Records of scene-based queries:

%%

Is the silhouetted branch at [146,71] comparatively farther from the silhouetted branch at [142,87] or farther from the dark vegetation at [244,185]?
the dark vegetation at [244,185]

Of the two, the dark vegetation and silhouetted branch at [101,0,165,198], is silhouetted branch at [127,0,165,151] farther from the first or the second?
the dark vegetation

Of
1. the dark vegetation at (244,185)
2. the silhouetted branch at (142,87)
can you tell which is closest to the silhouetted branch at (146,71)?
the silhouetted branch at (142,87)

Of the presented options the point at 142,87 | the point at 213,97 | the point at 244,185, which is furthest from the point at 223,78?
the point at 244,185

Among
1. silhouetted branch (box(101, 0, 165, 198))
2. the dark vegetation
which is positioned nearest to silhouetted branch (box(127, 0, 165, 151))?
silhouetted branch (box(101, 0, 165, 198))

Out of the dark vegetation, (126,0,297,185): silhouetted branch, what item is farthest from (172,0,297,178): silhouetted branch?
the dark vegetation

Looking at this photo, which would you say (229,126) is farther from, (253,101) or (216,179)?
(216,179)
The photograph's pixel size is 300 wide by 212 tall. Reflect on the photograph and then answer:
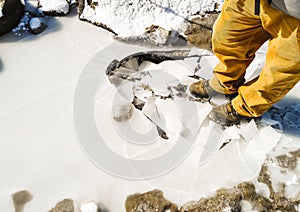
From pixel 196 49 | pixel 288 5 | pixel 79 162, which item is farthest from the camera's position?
pixel 196 49

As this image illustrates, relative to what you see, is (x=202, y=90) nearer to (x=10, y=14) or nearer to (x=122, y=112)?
(x=122, y=112)

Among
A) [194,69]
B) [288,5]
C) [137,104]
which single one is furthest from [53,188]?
[288,5]

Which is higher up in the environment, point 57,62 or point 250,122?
point 57,62

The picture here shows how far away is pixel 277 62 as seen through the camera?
1544 mm

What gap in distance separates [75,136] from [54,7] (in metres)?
0.82

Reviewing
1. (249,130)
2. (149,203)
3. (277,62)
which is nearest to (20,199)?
(149,203)

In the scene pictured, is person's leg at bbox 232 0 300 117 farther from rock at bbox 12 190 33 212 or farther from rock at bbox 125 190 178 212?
rock at bbox 12 190 33 212

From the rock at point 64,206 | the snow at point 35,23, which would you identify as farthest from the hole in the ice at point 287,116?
the snow at point 35,23

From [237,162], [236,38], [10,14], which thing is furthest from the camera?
[10,14]

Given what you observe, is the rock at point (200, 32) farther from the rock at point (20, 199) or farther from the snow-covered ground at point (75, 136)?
the rock at point (20, 199)

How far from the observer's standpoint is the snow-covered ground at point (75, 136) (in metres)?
1.96

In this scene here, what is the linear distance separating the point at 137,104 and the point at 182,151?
349 millimetres

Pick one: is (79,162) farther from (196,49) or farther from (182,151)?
(196,49)

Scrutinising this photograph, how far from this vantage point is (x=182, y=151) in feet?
6.76
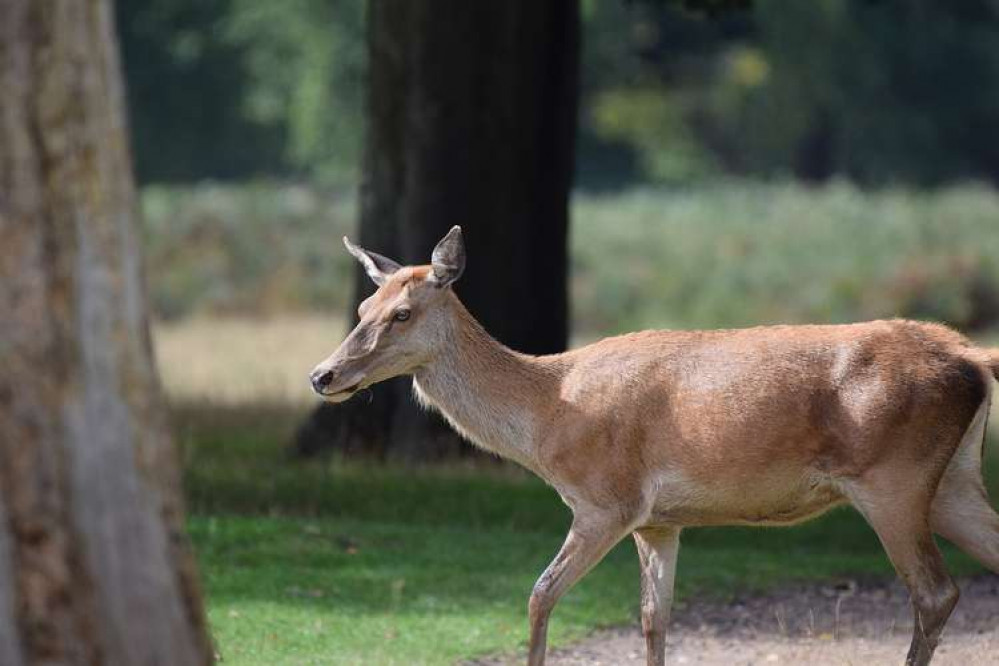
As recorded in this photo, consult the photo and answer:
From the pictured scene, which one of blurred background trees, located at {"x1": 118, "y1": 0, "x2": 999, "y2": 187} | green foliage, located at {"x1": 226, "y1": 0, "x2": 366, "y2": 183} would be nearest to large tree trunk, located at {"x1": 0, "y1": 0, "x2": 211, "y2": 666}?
blurred background trees, located at {"x1": 118, "y1": 0, "x2": 999, "y2": 187}

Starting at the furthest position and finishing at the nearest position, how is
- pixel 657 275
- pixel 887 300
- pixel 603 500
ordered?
pixel 657 275 < pixel 887 300 < pixel 603 500

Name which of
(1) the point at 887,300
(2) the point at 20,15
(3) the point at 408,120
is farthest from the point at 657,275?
(2) the point at 20,15

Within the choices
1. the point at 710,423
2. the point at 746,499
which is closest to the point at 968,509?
the point at 746,499

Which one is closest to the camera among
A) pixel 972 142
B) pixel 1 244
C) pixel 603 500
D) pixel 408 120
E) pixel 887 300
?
pixel 1 244

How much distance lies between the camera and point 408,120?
1424cm

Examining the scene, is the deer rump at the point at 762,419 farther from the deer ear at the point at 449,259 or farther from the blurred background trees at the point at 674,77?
the blurred background trees at the point at 674,77

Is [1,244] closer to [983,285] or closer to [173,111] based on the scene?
[983,285]

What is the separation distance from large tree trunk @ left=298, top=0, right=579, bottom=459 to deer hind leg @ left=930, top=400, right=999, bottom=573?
6.33 meters

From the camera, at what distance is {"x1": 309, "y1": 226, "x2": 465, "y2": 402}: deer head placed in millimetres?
8062

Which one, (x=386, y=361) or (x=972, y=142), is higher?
(x=386, y=361)

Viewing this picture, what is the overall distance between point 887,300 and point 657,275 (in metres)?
4.60

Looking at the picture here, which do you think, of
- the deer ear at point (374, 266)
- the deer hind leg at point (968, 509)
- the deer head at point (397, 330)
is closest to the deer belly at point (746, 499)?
the deer hind leg at point (968, 509)

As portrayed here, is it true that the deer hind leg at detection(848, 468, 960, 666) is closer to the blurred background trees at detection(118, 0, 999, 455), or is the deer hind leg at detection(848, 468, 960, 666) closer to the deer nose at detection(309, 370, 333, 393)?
the deer nose at detection(309, 370, 333, 393)

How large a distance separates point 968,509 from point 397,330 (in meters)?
2.51
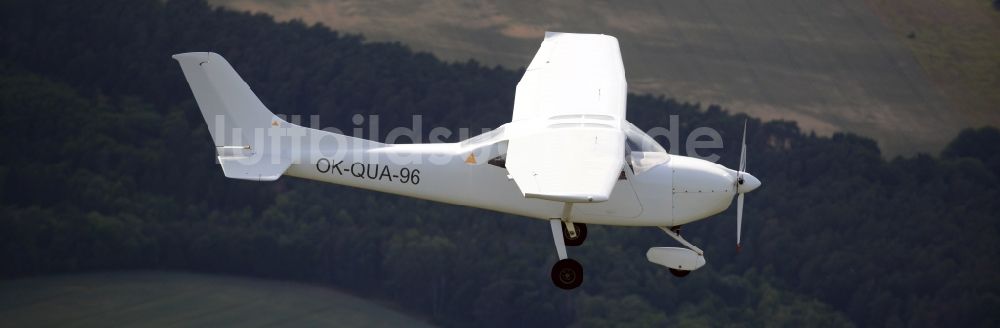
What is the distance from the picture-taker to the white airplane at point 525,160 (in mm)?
26406

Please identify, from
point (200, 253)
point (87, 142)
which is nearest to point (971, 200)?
point (200, 253)

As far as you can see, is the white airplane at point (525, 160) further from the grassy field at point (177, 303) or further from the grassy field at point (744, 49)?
the grassy field at point (744, 49)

%%

Write out all of the material above again word for word, leaving out the pictures.

**Output**
Is the silhouetted branch at [146,71] comparatively farther from the silhouetted branch at [142,87] or farther from the dark vegetation at [244,185]?
the dark vegetation at [244,185]

Of the two, the dark vegetation and silhouetted branch at [101,0,165,198], is silhouetted branch at [127,0,165,151] farther from the first or the second?
the dark vegetation

Of
1. the dark vegetation at (244,185)
2. the silhouetted branch at (142,87)
can you tell which is closest to the silhouetted branch at (146,71)?
the silhouetted branch at (142,87)

Of the presented options the point at 142,87 | the point at 213,97 | the point at 244,185, which is furthest from the point at 223,78?
the point at 244,185

Among
1. silhouetted branch (box(101, 0, 165, 198))
2. the dark vegetation
which is positioned nearest to silhouetted branch (box(127, 0, 165, 151))?
silhouetted branch (box(101, 0, 165, 198))

Out of the dark vegetation, (126,0,297,185): silhouetted branch, what item is farthest from (172,0,297,178): silhouetted branch?
the dark vegetation

Looking at this photo, which would you say (229,126) is farther from, (253,101) or (216,179)?
(216,179)
The photograph's pixel size is 300 wide by 212 tall. Reflect on the photograph and then answer:
From pixel 196 49 | pixel 288 5 | pixel 79 162, which item is farthest from the camera's position?
pixel 196 49

As this image illustrates, relative to what you see, is (x=202, y=90) nearer to (x=10, y=14) or nearer to (x=122, y=112)?
(x=122, y=112)

Among
A) [194,69]
B) [288,5]
C) [137,104]
which single one is furthest from [53,188]?
[288,5]

Which is higher up in the environment, point 57,62 or point 250,122?
point 57,62

The picture here shows how far away is pixel 277 62 as seen through the camera?
1544 mm

What gap in distance separates [75,136] from [54,7] (in metres)?
0.82

Reviewing
1. (249,130)
2. (149,203)
3. (277,62)
which is nearest to (20,199)?
(149,203)

In the scene pictured, is person's leg at bbox 232 0 300 117 farther from rock at bbox 12 190 33 212 or farther from rock at bbox 125 190 178 212?
rock at bbox 12 190 33 212

From the rock at point 64,206 | the snow at point 35,23, which would you identify as farthest from the hole in the ice at point 287,116?
the snow at point 35,23

From [237,162], [236,38], [10,14], which thing is furthest from the camera?
[10,14]

Given what you observe, is the rock at point (200, 32) farther from the rock at point (20, 199) or farther from the snow-covered ground at point (75, 136)?
the rock at point (20, 199)

How far from the observer's standpoint is the snow-covered ground at point (75, 136) (in metres)?
1.96

In this scene here, what is the linear distance separating the point at 137,104 and the point at 182,151?
349 millimetres

Pick one: is (79,162) farther from (196,49) or farther from (182,151)?
(196,49)

Scrutinising this photograph, how far from this vantage point is (x=182, y=151) in feet?
6.76
As recorded in this photo, consult the photo and answer:
From the pictured scene, which one of blurred background trees, located at {"x1": 118, "y1": 0, "x2": 999, "y2": 187} | green foliage, located at {"x1": 226, "y1": 0, "x2": 366, "y2": 183} would be nearest to large tree trunk, located at {"x1": 0, "y1": 0, "x2": 211, "y2": 666}?
blurred background trees, located at {"x1": 118, "y1": 0, "x2": 999, "y2": 187}

Starting at the furthest position and finishing at the nearest position, how is
- pixel 657 275
- pixel 887 300
- pixel 603 500
ordered?
pixel 657 275 < pixel 887 300 < pixel 603 500

Name which of
(1) the point at 887,300
(2) the point at 20,15
(3) the point at 408,120
is farthest from the point at 657,275?
(2) the point at 20,15

Within the choices
1. the point at 710,423
2. the point at 746,499
which is closest to the point at 968,509?
the point at 746,499

Which one is closest to the camera among
A) pixel 972 142
B) pixel 1 244
C) pixel 603 500
D) pixel 408 120
E) pixel 887 300
?
pixel 1 244

How much distance lies between the camera and point 408,120?
1424cm

Examining the scene, is the deer rump at the point at 762,419 farther from the deer ear at the point at 449,259 or farther from the blurred background trees at the point at 674,77?
the blurred background trees at the point at 674,77

Is [1,244] closer to [983,285] or closer to [173,111] based on the scene?
[983,285]

What is the separation distance from large tree trunk @ left=298, top=0, right=579, bottom=459 to deer hind leg @ left=930, top=400, right=999, bottom=573?
6.33 meters

From the camera, at what distance is {"x1": 309, "y1": 226, "x2": 465, "y2": 402}: deer head placed in millimetres?
8062

Which one, (x=386, y=361) or (x=972, y=142), is higher?
(x=386, y=361)

Viewing this picture, what is the overall distance between point 887,300 and point 657,275 (in metres)?
4.60

Looking at the picture here, which do you think, of
- the deer ear at point (374, 266)
- the deer hind leg at point (968, 509)
- the deer head at point (397, 330)
is closest to the deer belly at point (746, 499)?
the deer hind leg at point (968, 509)

As portrayed here, is it true that the deer hind leg at detection(848, 468, 960, 666) is closer to the blurred background trees at detection(118, 0, 999, 455), or is the deer hind leg at detection(848, 468, 960, 666) closer to the deer nose at detection(309, 370, 333, 393)?
the deer nose at detection(309, 370, 333, 393)

How large a distance separates point 968,509 from point 397,330 (in meters)?
2.51
What is the distance from the picture-taker to the white airplane at point 525,160 (in mm)?
26406

Please identify, from
point (200, 253)
point (87, 142)
which is nearest to point (971, 200)?
point (200, 253)

As far as you can see, is the white airplane at point (525, 160) further from the grassy field at point (177, 303) or further from the grassy field at point (744, 49)?
the grassy field at point (744, 49)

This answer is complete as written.